Auch Selbstständige dürfen Arbeitszimmer steuerlich absetzen

Sind Büroaufgaben nur zu Hause gut zu erledigen, können auch Selbstständige ein Arbeitszimmer geltend machen.

© Brad Killer / Getty Images / iStock.com

MÜNCHEN. Auch Selbstständige können ein häusliches Arbeitszimmer steuermindernd geltend machen, wenn in ihrer Praxis ein geeigneter Büroraum nicht eingerichtet werden kann. Dabei ist nicht jeder Schreibtischarbeitsplatz automatisch zumutbar, urteilte kürzlich der Bundesfinanzhof (BFH) zugunsten eines Logopäden.

1250 Euro

abzugsfähige Ausgaben jährlich können zum Beispiel Lehrer für ein Arbeitszimmer zu Hause bei der Steuer ansetzen. Das kann auch für Freiberufler ohne adäquates Büro am Arbeitsplatz gelten.

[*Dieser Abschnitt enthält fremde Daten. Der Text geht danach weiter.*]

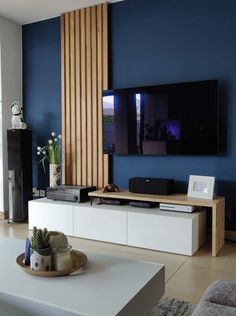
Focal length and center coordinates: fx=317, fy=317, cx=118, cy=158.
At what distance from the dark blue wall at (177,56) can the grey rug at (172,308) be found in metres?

Üblicherweise können Arbeitnehmer ein häusliches Arbeitszimmer steuermindernd geltend machen, wenn in ihrem Betrieb für bestimmte Tätigkeiten kein Raum zur Verfügung steht – so etwa Lehrer für Unterrichtsvorbereitung oder Korrekturen. Die abzugsfähigen Ausgaben sind auf 1250 Euro jährlich begrenzt. Der BFH betonte nun, dass dies entsprechend auch für Selbstständige gelten kann. Ob ein häusliches Arbeitszimmer notwendig ist, sei jeweils im Einzelfall zu prüfen.

Logopäde nutzt Zimmer zu Hause

Im Streitfall ging es um einen Logopäden in Sachsen-Anhalt, der in angemieteten Räumen zwei Praxen mit insgesamt vier Angestellten betreibt. Für allgemeine Verwaltungstätigkeiten nutzte er ein Zimmer seiner Wohnung, das er steuerlich als "häusliches Arbeitszimmer" geltend machte.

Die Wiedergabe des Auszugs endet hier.